Seçilmiş bölüm:
=-=-=-=-=

Kiymetli Eyup,
AO'ni aklamaya, temize cikarmaya Munzur'un suyu yetmez diyerek yazima baslayayim, N'olur n'olmaz, Hothead'lerimiz masallah cok.
Derdimiz, esyayi adiyla cagirmak. 5 kisimlik yazinda yazdiklarini, cok daha agir sifatlarla, "bilerek veya bilmeyerek AO'ni aklamaya calisanlar" dediklerin 99 yilindan bu yana yazmaktalar, ya da yazmakta ve soylemekteyiz diyeyim.
Eger subjektif tespitler delil sayilabilirse; o halde A.O hakkinda elde somut bir kanit olmadan bu tur iddialarin ortaya atilmasinin, onu teshir etmek yerine daha da meshur ettigine, gercekte yedigi ve yemekte oldugu herzeleri gozden kacirdigina ve kitlelerin kafasini karistirip soylediklerimizin inanilirligini yitirdigine vs. isaret ederekten; bu ajan suclamasi yapanlarin da "bilerek veya bilmeyerek A.O'ni aklama"ya calismakta olduklari yolunda subjektif bir tespiti sanki ispatlanmis bir gercekmis gibi konduruvermek, hatta bunun uzerine destanlar yazmak pek de zor bir is olmayacaktir.
Her turden kisisel duygudan azade, yalnizca Kurdistan'in ozgurlugu ve bagimsizligi penceresinden bakiyor olma kaygisiyla, olagelenleri sakin bir ciddiyetle degerlendirme cabasi icindeyiz. Bu nedenle, bu ajanlik, ergenekonluk gibi isnatlardaki yontem yanlisligina isaret etmenin S.Curukkaya veya S.Gulmus'u seviyor veya sevmiyor olmak iliskisini acikcasi anlayamadim.

=-=-=-=-=

Kayıtlar:
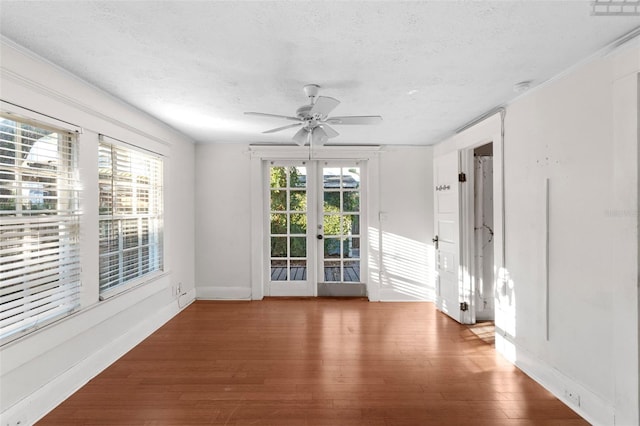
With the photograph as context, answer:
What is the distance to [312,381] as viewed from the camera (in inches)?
93.0

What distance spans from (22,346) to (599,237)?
360 cm

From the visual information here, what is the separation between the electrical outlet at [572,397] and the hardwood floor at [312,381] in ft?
0.26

=-=-=-=-=

Soru A: Eyüp'e yazılan metne göre AO'yu aklamaya hangi suyun yetmeyeceği söyleniyor?
Soru B: Eyüp'e yazılan metinde "Her turden kisisel" ile başlayıp "iliskisini acikcasi anlayamadim." ile biten kısmı, bu iki yer de dahil olmak üzere tekrar yazın. Bunu yaparken "sakin" sözcüğü yerine "dingin" sözcüğünü koyun.
Soru C: Eyüp'e yazılan metni, son cümlesinden sonra devam ettirin.
Kayıtların metinle hiçbir ilgisi yok.

Cevap A: Munzur'un suyu.

Cevap B:
Her turden kisisel duygudan azade, yalnizca Kurdistan'in ozgurlugu ve bagimsizligi penceresinden bakiyor olma kaygisiyla, olagelenleri dingin bir ciddiyetle degerlendirme cabasi icindeyiz. Bu nedenle, bu ajanlik, ergenekonluk gibi isnatlardaki yontem yanlisligina isaret etmenin S.Curukkaya veya S.Gulmus'u seviyor veya sevmiyor olmak iliskisini acikcasi anlayamadim.

Cevap C:
Cevaplanmasi gereken, ama olgularla techizatlanip uzerinde dusunulerek cevaplanmasi gereken can alici bir soru (TC'nin Kurd silahli mucadelesinin baslamasindaki cikari nedir) ortada cevapsiz kaldikca yukaridaki subjektif isnatlarin aynen yapmakta oldugunuz subjektif "dedim, oldu" yontemleri uygulanilarak uzerinize bulastirilmasi isten bile degildir.
Kusura bakma(yin) ama, ajanlik isnadinin alti bostur.
AO yalancidir. Evet.
Nasil yalancidir?
Yalanciliginin en son ornegini son haftalik "olagan" gorusmelerinden vereyim:
10 Haziran 2008, Sali gunku gazetelerdeki habere gore Avrupa Konseyi Parlamenterler Meclisi (AKPM) disisleri bakani babacan'i acil oturuma davet etmis. Ve AO persembe gunku gorusmesinde avukatlarina diyor ki:
[quote]Hücre cezasını uyguluyorlar. Bugün 12. gün. Dün itibariyle aldıkları kalemi iade ettiler. Savunmalarımın geri kalan kısmını yazmaya başladım. Yanımda defter var. Sanırım bir defteri bitiririm. Biliyorsunuz hücre cezası nedeniyle gazete, kitap, radyo verilmiyor.[/quote]
Evet, eger 12 gundur dis dunya ile haberlesmesi yoksa AKPM'nin bu davetinden nasil haberdar olabiliyor?
Apacik yalan soyluyor.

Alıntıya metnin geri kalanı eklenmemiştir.